ATTENDING the 2008 Mela Festival, to which Edinburgh's multicultural communities flock, was like experiencing two contrasting sides of the same coin. For the first few days it felt like a big mistake that it had been lured by the corporate sponsors
hip of Ocean Terminal from the greenery of Pilrig Park to a soulless car park that seems to double as a roundabout.
By the weekend, though, the space was transformed into a vibrant bazaar filled with a kaleidoscope of stalls, the enticing smells of Asian cooking and some fine music. Cleverly laid out, there was even a grassy bank for people to sit on in front of the open stage and the number of bodies milling around showed few were deterred by the £2 entry.
Argentina's youthful Orquesta Típica Imperial, direct from Buenos Aires, were lucky enough to have local tango dancers out in force for their Big Top show (one of this year's £10 ticketed events).

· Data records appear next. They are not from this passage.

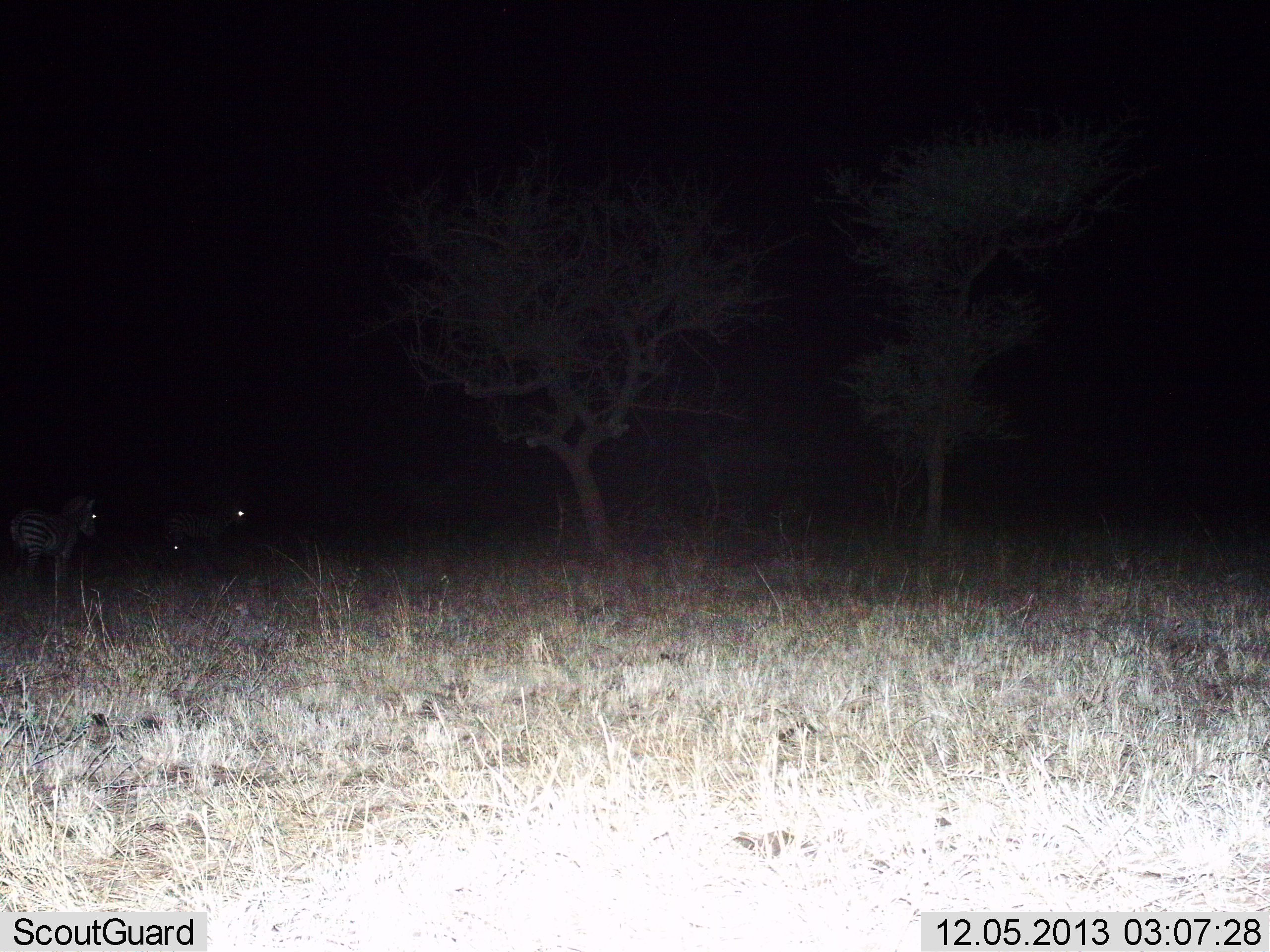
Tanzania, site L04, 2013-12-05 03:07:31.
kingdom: Animalia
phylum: Chordata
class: Mammalia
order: Perissodactyla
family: Equidae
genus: Equus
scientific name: Equus quagga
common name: plains zebra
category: zebra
Zebra (plains zebra) (Equus quagga), count 2. Behavior (volunteer vote fractions): standing 80%, resting 0%, moving 20%, interacting 0%. Young present (vote fraction): 0%. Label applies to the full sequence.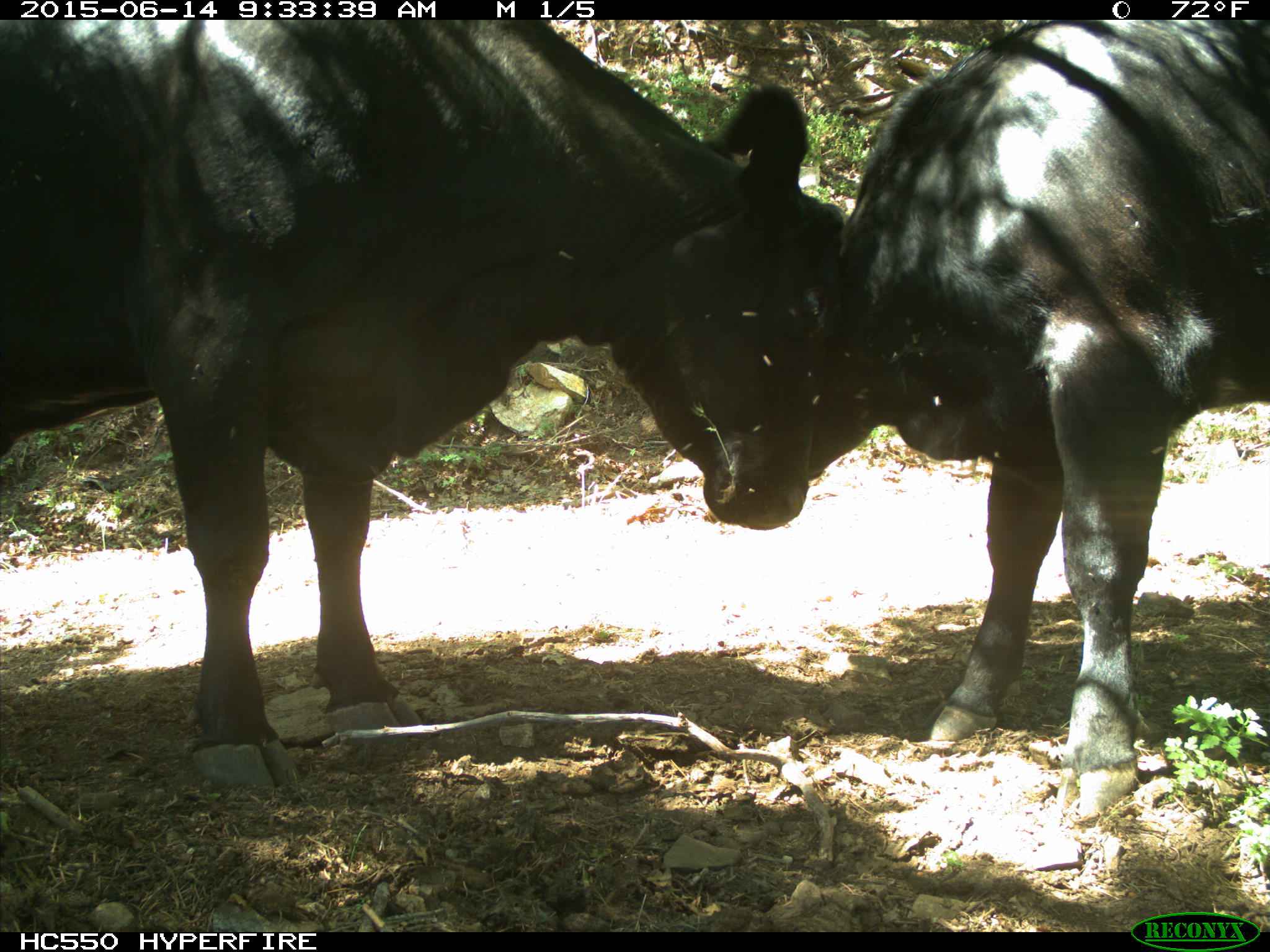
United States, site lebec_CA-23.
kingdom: Animalia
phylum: Chordata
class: Mammalia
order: Artiodactyla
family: Bovidae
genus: Bos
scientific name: Bos taurus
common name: domestic cow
Bos taurus (domestic cow).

Sadly, while the Orquesta knows how to play a mixed dance-band set proficiently with some tight arrangements, there was little passion, as they stared at their scores as if trying to pass an exam. Lacking performance personality, the audience experience was like being an onlooker at a tango class.
The weekend's full and varied programme saw the coin flip over, notably on Saturday with Pakistan's colourful Lahore Pipe Band and the charismatic Tariq Khan and The Legacy Band who offered a great pop-Bhangra set, showing just why Khan's Sugar N Spice hit the top of the Asian charts. Followed by rousing songs from the London Community Gospel Choir, the irresistible Mela ambience was fully reinstated.

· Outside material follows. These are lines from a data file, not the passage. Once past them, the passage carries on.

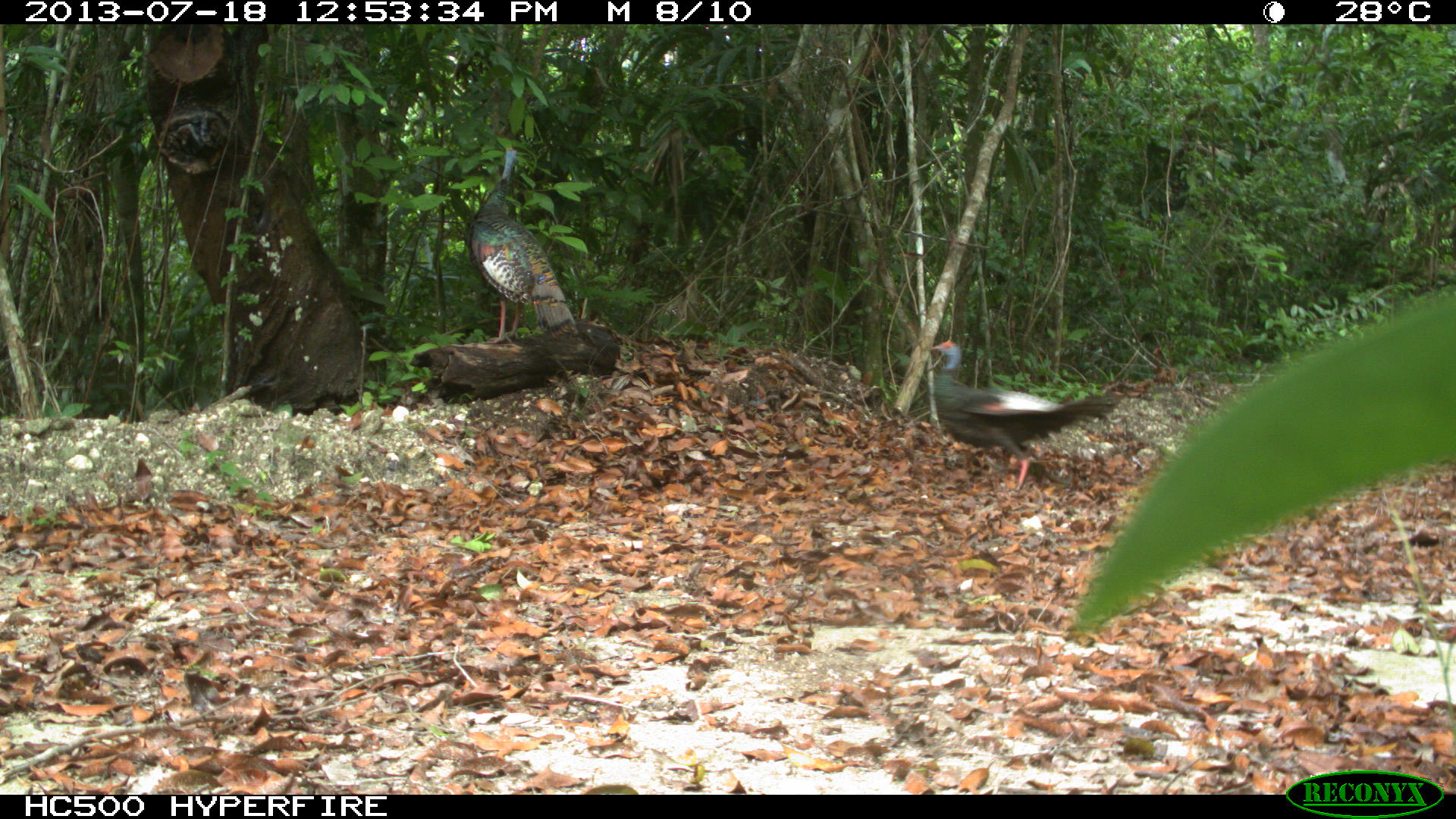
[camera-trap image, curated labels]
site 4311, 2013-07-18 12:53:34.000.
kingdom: Animalia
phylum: Chordata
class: Aves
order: Galliformes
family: Phasianidae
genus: Meleagris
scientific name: Meleagris ocellata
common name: ocellated turkey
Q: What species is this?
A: Meleagris ocellata (ocellated turkey).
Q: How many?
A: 2.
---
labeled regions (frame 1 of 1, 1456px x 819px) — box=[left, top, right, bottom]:
meleagris ocellata: box=[928, 340, 1123, 492]; box=[464, 144, 579, 344]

The main focus of the early evening was the world premiere of Yatra // Journey a commission from the Scottish Government Expo Fund very much in the Mela spirit, in that it involves three strikingly different Scottish musical communities. This is a bold project which has still to gel, and its real value at this stage is the collective process of dynamic exchange between an Indian singer and two tabla players; a Scottish singer-dancer, fiddle player, harpist and three pipers; and the Mugenkyo Japanese Taiko drummers.
There were some memorable moments in Yatra…'s intense sequence, involving 20 artists collaborating in various combinations, their excitement and pleasure spilling over into the crowd. The contrasting singing styles of Siobhan Miller and Prakrin Dutta and the rapid crossovers between ballads, mouth music, ghazal melodies and vocal rhythms set against tabla, flutes and pipes was engaging, with much potential.
The main challenge is that the pounding heartbeat power of the drummers and their ritualistic style of play too often threatens to eclipse the other musicians (even three pipers). Once they get that balance sorted and work out a more fluent way of linking pieces, Yatra… could mellow into something viable.